The future?

Monday, February 16, 2015

I haven't really known what to post here. I wasn't sure if I wanted to talk about myself particularly because it feels strange no after transplant. I am incredibly grateful for my second chance and there isn't a day that goes past where I don't thank my donor for giving me this extra time. I also know that there are many people who weren't so lucky. Either they didn't get the chance at a new life or things went badly for them, or they are experiencing serious bumps in the road. 


So in a way I feel that if I post about negative points post transplant I will be doing others a disservice, will appear ungrateful or would dissapoint others. But this blog was always supposed to be honest and if I can't be honest there is literally no point writing. Also I have recently realised that by sharing negative as well as positive times doesn't diminish a gift that even if no one else believes me, I am eternally thankful for, neither does it diminish other people's struggles. 

At the moment I'm having some bumps in the road. As I have mentioned before I have a virus Epstein Barr virus that is related to glandular fever. Because I am immunosuppressed I will never be rid of it and the level in my blood will jump up and down randomly. Unfortunately this makes me feel pretty bloody awful. If you have had glandular fever you will know the crippling fatigue that comes with it, imagine that this just randomly hits you for weeks or months at a time for the rest of your life and that's what it's like right now. Recently the level doubled in a week and was the highest I've experienced. It's been a scary time not feeling well and not knowing what's been going on. My hospital were awesome and got me an emergency appointment to check me over. I spent time with my consultant who was amazing taking time to reassure me. As a result of high levels of EBV you become at higher risk of developing lymphoma, which is also pretty scary. So I've been placed on a drug, not specifically for EBV but which might help, there is very little that can help with this particular virus. I'm also getting a Ct scan to check for anything untoward. 

I'm not done yet though. I have low iron levels so just got an iron infusion to hopefully boost those up. Constant headaches have been revealed to be the result of severe sinus disease so I have also been referred to ENT clinic to get that investigated, it could also mean a sinus surgery at some point. 

Side effects from iron and virus meds are making me feel even worse. I can nap and sleep all night and still be exhausted in the morning.
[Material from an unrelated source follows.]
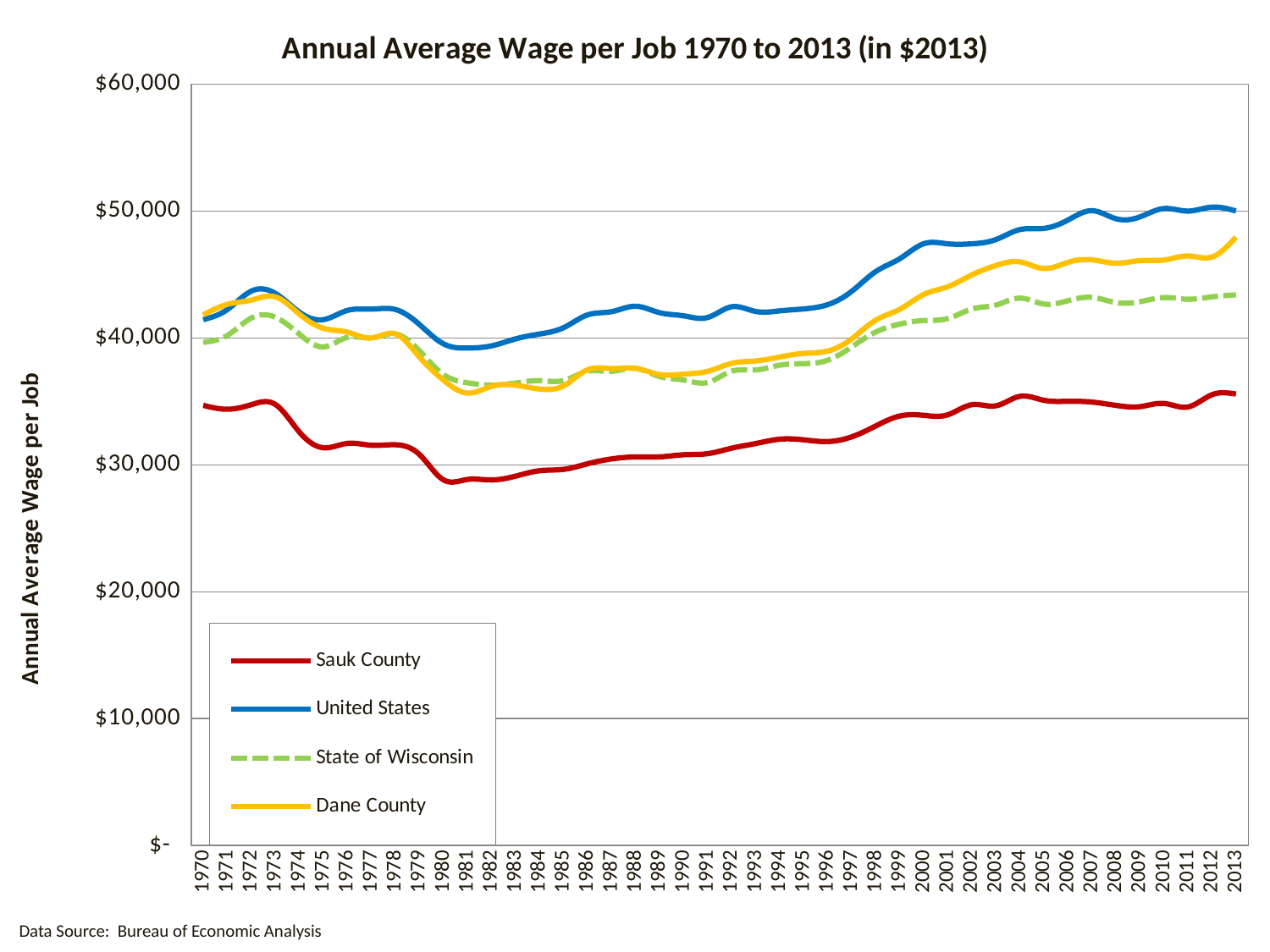
What is the title of the chart? Annual Average Wage per Job 1970 to 2013 (in $2013) How many years are plotted along the x axis? 44 How many series does the legend list? 4 Which series has the lowest values across the whole period? Sauk County What kind of chart is shown on the slide? line chart Is the value for Dane County in 2013 greater or less than $40,000? greater Is the value for United States in 2013 greater or less than $40,000? greater Which series has the highest value in 2013? United States Is the value for Sauk County in 1980 greater or less than $30,000? less Does the United States line rise or fall from 1990 to 2013? rise In 2013, which is larger: Dane County or State of Wisconsin? Dane County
I have tonnes of headaches, stomach aches, joint pain, muscle weakness, nausea, and this bloody uplifting fatigue that makes me want to shut out the whole world and just hibernate. 
I want to maintain a life. But it's very hard to balance this and the fatigue. I miss friends, book stuff in, cancel it, get down from being stuck inside. It's really hard physically and mentally. I do a drama course on a Saturday and it's been unbelievably hard to get to it, the people are amazing, the tutors are fantastic and I adore it but it's hard too. Drama, singing etc is what I've always wanted to do with my life. It's kept me going through some god awful times. But even now on the other side of those times it still seems like a dream that won't ever come true. Not because of la k of persistence, effort, etc but because my body and energy is letting me down again. I know people who work, study, live independently post transplant and I feel a world away. I couldn't work or study full time, I definitely couldn't run a home. Im still reliant on my mum despite not wanting to be. It is very hard. The life you see opening up before you is limited and worse than that limited by the body that's always caused you problems. You hope that this is behind you now. I also feel a need to do what I can while I can. There are examples all around me of lives cut short or broken by illness. You are always aware this could happen to you. 

It's a really tricky road and hard to navigate some times. It's great to have a drive within you, it's what's for me this far, but does it become a bad thing when you are thwarted by something maybe you can't overcome? 
I hope I don't offend anyone with this post it wasn't intended to. I just need to vent some of these feelings in the hope it might help. 

You Might Also Like

1 comments

  1. Hey Tor. Heard the below quote at the end of a film I watched at the weekend, if you haven't seen it, I fully recommend it: The Theory of Everything.

    It is clear that we are just an advanced breed of primates on a minor planet orbiting around a very average star in the outer suburb of one among 100 billion galaxies. But, ever since the dawn of civilization, people have craved for an understanding of the underlying order of the world. There ought to be something very special about the boundary conditions of the universe. And what can be more special that there is no boundary. And there should be no boundary to human endeavor. We are all different. However bad life may seem, there is always something you can do and succeed at. While there is life, there is hope.

    I've began reciting it on a daily basis.